=== The request ===
Your task is to transcribe, word for word, the line containing "How far removed" and all lines that follow it to the end of the entries. Leave out the pictures.

Data extracted from a collection:
━━━━━━━━

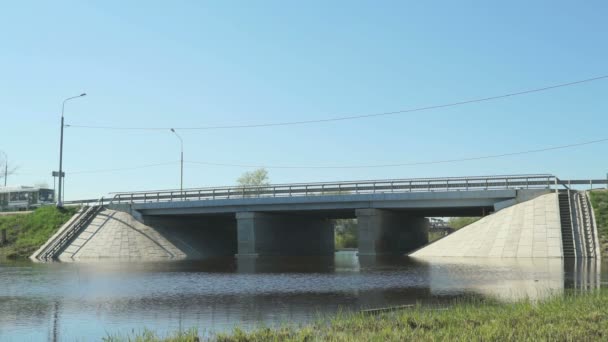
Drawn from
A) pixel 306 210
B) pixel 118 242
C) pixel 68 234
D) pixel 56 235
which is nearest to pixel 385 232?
pixel 306 210

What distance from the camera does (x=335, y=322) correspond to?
13703mm

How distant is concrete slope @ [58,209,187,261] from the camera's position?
2240 inches

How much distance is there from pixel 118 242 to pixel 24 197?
2470cm

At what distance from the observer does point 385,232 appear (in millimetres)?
56938

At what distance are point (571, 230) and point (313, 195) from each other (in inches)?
865

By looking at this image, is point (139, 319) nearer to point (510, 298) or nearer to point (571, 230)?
point (510, 298)

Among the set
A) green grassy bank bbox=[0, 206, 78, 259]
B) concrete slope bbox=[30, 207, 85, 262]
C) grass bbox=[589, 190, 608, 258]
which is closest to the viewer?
grass bbox=[589, 190, 608, 258]

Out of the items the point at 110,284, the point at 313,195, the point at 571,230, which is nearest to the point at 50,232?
the point at 313,195

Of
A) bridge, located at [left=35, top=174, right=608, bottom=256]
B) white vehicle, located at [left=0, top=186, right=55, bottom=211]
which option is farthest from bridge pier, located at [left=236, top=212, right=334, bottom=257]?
white vehicle, located at [left=0, top=186, right=55, bottom=211]

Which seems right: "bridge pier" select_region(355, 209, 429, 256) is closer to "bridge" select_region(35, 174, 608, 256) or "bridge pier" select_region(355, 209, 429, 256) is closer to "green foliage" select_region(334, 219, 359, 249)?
"bridge" select_region(35, 174, 608, 256)

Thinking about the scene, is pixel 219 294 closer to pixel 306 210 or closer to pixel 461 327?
pixel 461 327

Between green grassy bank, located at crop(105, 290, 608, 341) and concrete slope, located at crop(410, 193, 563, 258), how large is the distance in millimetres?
30470

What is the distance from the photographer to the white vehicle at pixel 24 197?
75.9 meters

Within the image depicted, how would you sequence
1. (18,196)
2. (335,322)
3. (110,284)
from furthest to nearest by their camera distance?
(18,196), (110,284), (335,322)
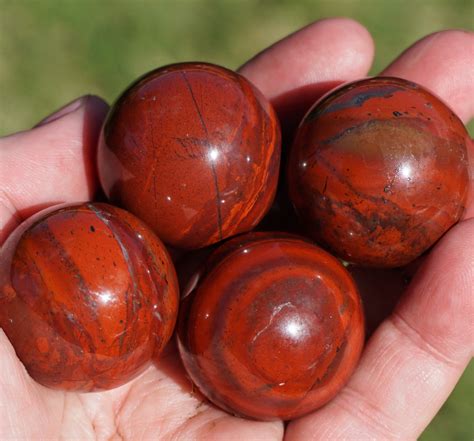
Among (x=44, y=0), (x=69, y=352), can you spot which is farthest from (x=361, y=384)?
(x=44, y=0)

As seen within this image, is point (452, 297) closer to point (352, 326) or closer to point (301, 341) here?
point (352, 326)

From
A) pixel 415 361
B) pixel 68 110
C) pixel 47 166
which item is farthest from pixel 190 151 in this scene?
pixel 415 361

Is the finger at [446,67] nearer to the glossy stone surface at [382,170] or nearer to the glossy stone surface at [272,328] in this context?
the glossy stone surface at [382,170]

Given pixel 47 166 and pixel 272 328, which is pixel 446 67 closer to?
pixel 272 328

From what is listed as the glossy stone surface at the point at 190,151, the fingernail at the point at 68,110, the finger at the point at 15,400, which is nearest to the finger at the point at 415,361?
the glossy stone surface at the point at 190,151

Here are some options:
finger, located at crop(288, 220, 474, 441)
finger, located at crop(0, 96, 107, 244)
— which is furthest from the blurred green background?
finger, located at crop(288, 220, 474, 441)

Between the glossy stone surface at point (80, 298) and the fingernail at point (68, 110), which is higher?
the fingernail at point (68, 110)
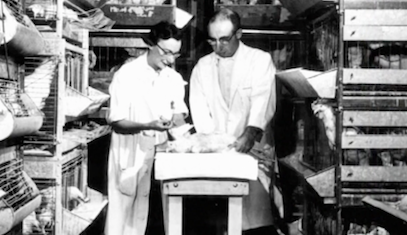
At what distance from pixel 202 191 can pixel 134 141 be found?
151cm

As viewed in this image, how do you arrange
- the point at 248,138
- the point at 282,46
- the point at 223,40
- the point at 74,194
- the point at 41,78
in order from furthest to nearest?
the point at 282,46
the point at 223,40
the point at 248,138
the point at 74,194
the point at 41,78

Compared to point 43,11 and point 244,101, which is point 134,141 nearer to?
point 244,101

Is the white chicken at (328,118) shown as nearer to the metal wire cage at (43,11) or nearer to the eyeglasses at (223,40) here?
the eyeglasses at (223,40)

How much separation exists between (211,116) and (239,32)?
0.82 meters

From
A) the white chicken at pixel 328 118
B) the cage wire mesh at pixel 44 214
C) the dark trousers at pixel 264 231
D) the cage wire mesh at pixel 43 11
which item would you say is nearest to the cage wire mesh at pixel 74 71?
the cage wire mesh at pixel 43 11

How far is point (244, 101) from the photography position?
5.04 m

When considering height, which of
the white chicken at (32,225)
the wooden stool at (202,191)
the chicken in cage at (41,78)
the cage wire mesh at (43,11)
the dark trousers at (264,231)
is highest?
the cage wire mesh at (43,11)

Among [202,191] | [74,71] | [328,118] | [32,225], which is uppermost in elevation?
[74,71]

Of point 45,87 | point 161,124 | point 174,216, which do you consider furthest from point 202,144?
point 45,87

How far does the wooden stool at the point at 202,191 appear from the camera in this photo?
3.38 m

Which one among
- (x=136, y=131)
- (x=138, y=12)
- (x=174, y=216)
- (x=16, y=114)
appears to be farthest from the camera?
(x=138, y=12)

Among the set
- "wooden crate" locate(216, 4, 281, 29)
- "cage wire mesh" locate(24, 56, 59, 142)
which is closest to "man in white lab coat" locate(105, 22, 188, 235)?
"wooden crate" locate(216, 4, 281, 29)

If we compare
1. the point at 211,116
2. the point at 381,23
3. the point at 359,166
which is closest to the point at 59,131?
the point at 211,116

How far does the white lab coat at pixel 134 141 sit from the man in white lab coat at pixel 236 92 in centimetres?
46
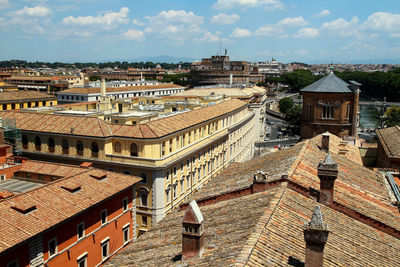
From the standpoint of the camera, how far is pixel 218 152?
55781mm

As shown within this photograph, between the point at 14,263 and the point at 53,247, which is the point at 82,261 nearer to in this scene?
the point at 53,247

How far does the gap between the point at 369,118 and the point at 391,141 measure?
362ft

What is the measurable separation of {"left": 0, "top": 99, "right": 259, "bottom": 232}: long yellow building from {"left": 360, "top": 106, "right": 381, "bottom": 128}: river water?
83596 millimetres

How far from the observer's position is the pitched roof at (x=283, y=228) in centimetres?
1328

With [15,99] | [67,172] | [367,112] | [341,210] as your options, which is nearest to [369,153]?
[341,210]

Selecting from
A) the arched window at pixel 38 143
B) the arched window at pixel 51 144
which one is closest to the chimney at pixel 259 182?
the arched window at pixel 51 144

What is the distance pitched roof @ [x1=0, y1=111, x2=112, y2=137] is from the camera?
1558 inches

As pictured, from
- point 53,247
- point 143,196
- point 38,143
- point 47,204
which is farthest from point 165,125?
point 53,247

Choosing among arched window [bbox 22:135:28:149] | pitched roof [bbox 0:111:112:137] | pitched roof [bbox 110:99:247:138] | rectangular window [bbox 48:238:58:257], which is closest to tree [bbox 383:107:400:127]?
Result: pitched roof [bbox 110:99:247:138]

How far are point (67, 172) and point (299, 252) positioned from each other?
24257mm

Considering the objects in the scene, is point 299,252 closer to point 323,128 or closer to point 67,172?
point 67,172

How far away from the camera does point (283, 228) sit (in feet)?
48.1

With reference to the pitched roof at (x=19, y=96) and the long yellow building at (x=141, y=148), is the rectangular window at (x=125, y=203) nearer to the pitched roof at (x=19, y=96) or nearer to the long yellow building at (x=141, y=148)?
the long yellow building at (x=141, y=148)

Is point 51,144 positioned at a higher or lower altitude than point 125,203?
higher
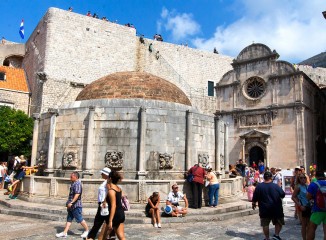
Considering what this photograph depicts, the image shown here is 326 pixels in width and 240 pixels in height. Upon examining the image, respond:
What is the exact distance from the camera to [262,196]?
6.33 metres

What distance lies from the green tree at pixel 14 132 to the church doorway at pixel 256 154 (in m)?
19.8

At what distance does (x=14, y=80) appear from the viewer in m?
33.3

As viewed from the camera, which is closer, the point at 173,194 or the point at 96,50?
the point at 173,194

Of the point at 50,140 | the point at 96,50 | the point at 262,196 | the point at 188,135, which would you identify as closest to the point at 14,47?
the point at 96,50

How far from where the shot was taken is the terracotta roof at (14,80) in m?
31.5

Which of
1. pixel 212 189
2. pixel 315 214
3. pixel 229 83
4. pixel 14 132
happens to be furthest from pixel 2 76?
pixel 315 214

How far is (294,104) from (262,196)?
22.0m

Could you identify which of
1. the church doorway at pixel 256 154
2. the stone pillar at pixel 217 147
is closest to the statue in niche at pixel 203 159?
the stone pillar at pixel 217 147

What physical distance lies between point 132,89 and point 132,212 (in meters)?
5.54

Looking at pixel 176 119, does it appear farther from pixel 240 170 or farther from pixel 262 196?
pixel 240 170

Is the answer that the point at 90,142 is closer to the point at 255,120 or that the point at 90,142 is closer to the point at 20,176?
the point at 20,176

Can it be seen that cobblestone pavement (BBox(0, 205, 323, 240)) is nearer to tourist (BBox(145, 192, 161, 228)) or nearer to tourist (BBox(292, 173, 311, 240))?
tourist (BBox(145, 192, 161, 228))

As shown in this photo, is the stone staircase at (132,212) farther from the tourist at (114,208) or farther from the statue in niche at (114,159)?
the tourist at (114,208)

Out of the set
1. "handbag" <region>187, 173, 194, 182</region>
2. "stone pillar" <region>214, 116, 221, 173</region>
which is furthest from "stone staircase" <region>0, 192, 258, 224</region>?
"stone pillar" <region>214, 116, 221, 173</region>
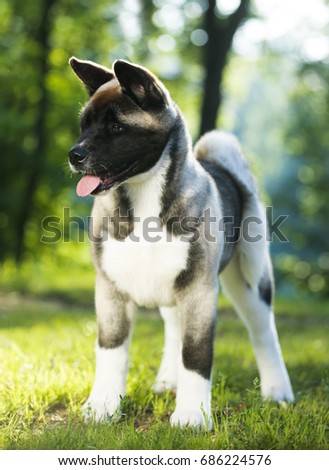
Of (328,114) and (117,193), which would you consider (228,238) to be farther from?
(328,114)

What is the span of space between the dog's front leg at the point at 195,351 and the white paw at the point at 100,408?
1.23 ft

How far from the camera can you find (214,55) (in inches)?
443

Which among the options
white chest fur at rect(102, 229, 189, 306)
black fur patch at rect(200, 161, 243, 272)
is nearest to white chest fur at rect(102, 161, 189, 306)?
white chest fur at rect(102, 229, 189, 306)

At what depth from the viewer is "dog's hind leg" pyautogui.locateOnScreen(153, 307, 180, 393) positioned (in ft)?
15.0

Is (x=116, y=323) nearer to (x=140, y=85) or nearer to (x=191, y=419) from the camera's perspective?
(x=191, y=419)

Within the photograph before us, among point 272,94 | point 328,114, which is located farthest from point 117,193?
point 272,94

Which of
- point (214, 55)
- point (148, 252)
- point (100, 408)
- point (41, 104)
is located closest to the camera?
point (148, 252)

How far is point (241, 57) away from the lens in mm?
16531

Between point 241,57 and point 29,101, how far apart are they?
6.00m

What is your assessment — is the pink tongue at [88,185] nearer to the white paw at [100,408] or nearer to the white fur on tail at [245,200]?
the white paw at [100,408]

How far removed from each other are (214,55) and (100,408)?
8.53 meters

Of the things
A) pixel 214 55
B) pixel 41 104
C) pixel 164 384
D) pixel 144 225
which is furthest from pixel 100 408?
pixel 41 104

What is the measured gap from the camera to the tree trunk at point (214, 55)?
11.1 m

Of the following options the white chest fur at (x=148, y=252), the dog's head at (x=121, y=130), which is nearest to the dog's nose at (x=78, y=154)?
the dog's head at (x=121, y=130)
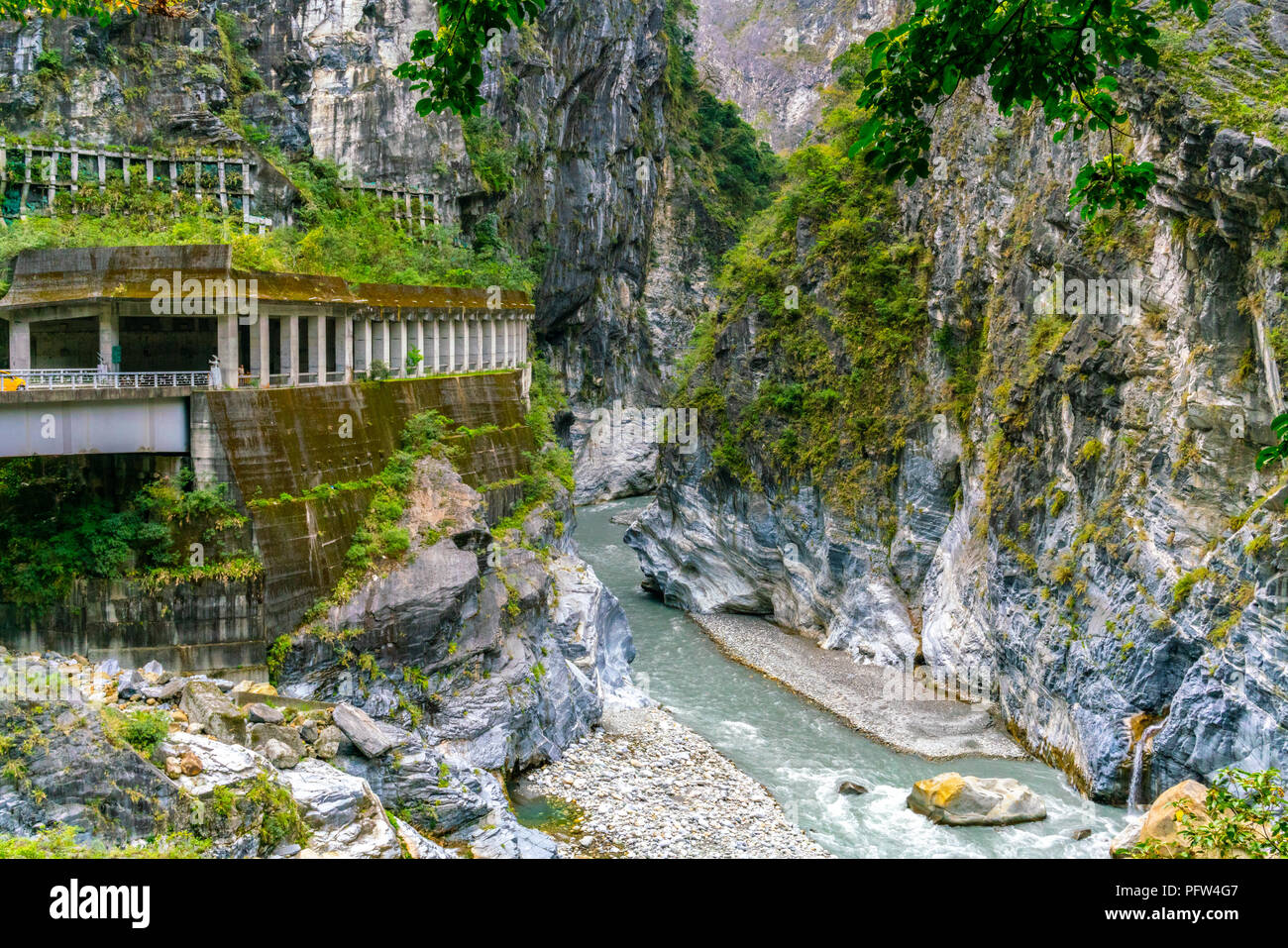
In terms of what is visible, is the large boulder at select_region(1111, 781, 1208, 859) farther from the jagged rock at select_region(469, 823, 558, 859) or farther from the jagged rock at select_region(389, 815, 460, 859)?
the jagged rock at select_region(469, 823, 558, 859)

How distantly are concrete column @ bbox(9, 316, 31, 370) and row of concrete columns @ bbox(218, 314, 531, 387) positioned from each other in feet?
12.1

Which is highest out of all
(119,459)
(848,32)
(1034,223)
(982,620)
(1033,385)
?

━━━━━━━━

=== Result of the exercise ===
How far removed from each other are (214,55) and (100,408)?
8.53 meters

Of the things
A) pixel 214 55
B) pixel 41 104
C) pixel 164 384
D) pixel 144 225
which is furthest from pixel 100 408?
pixel 41 104

What is the measured gap from the camera to the tree trunk at point (214, 55)?
11.1 m

Of the following options the white chest fur at (x=148, y=252), the dog's head at (x=121, y=130), which is nearest to the dog's nose at (x=78, y=154)?
the dog's head at (x=121, y=130)
In terms of what is visible, is the large boulder at select_region(1111, 781, 1208, 859) farther from the jagged rock at select_region(469, 823, 558, 859) or farther from the jagged rock at select_region(389, 815, 460, 859)?
the jagged rock at select_region(469, 823, 558, 859)

How distantly are concrete column @ bbox(9, 316, 31, 370) and row of concrete columns @ bbox(218, 314, 531, 387) positioned from each other in feet?
12.1

Which is highest out of all
(119,459)
(848,32)
(1034,223)
(982,620)
(1033,385)
?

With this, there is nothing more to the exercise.